Psalm 51 reminds us that Lent is a time of self-reflection and penitence, a time to acknowledge our sinfulness and the constant need for God’s grace and mercy in our lives and the lives of others.
The Psalm reflects our reality as Christians. We are sinners. We do things that drive us away from God, and we do things that hurt others in our lives.
This time of Lent is to be a time of thoughtful reflection and penitence. Although we practice this all throughout the year, Lent lends itself to a more careful examination. We are called to confess the ways we “have not loved you with our whole heart; we have not loved our neighbors as ourselves.” We need to come to the realization of our utter dependence on God.

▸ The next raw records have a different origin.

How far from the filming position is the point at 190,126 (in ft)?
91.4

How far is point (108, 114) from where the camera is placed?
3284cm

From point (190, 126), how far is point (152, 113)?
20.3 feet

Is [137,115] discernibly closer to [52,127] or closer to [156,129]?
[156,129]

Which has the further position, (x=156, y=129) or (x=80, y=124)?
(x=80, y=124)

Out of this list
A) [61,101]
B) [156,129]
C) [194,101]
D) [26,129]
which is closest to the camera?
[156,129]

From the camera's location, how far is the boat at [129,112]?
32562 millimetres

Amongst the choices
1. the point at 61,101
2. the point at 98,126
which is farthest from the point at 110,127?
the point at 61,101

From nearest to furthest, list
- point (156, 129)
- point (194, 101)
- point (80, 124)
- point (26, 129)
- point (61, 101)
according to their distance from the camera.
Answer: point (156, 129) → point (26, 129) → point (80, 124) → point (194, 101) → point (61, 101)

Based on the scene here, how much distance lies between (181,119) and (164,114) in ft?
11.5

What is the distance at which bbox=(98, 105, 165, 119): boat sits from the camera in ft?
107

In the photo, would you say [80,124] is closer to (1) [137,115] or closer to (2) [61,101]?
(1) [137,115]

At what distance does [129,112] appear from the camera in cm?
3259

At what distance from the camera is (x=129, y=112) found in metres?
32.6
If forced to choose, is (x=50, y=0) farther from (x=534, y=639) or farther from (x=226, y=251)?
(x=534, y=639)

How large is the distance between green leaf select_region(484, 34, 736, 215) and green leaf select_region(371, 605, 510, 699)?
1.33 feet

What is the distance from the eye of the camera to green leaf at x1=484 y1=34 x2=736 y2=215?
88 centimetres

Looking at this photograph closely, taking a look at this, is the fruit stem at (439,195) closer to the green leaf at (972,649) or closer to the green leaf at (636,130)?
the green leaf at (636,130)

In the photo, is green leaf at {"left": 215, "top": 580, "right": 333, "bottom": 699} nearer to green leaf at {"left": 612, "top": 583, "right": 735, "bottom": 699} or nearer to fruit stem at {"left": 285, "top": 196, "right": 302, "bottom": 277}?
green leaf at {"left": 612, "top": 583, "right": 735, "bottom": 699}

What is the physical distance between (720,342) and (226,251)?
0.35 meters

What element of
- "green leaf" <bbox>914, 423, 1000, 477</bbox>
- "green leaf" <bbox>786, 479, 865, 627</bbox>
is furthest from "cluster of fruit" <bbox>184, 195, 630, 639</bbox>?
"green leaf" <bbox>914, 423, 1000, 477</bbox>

The recitation of Psalm 51 is a central part of the service of Ash Wednesday as well as a Litany of Penitence or a Prayer of Confession. The Litany and Prayer are reminders to us of the ways we have separated ourselves from God and one another.
Almighty God, we confess that we are often swept up in the tide of our generation. We have failed in our calling to be your holy people, a people set apart for your divine purpose. We live more in apathy born of fatalism than in passion born of hope. We are moved more by private ambition than by social justice. We dream more of privilege and benefits than of service and sacrifice. We try to speak in your name without relinquishing our glories, without nourishing our souls, without relying wholly on your grace. Help us to make room in our hearts and lives for you. Forgive us, revive us, and reshape us in your image. Amen.
May the Almighty and merciful God, who desires not the death of a sinner but that we turn from wickedness and live, accept your repentance, forgive your sins, and restore you by the Holy Spirit to newness of life. Amen.
The culmination of the Service of Ash Wednesday is the imposition of ashes with the minister making the sign of the cross on each forehead with the words, “Remember thou art dust and to dust thou shall return.”
Almighty God, you have created us out of the dust of the earth. Grant that these ashes may be to us a sign of our mortality and penitence, so that we may remember that only by your gracious gift are we given everlasting life; through Jesus Christ our Savior. Amen.
As we begin this season of self-reflection let us follow the Psalmists example by focusing on how we are failing to live as God calls us to live and how we are in constant need of salvation and redemption that can only come from God.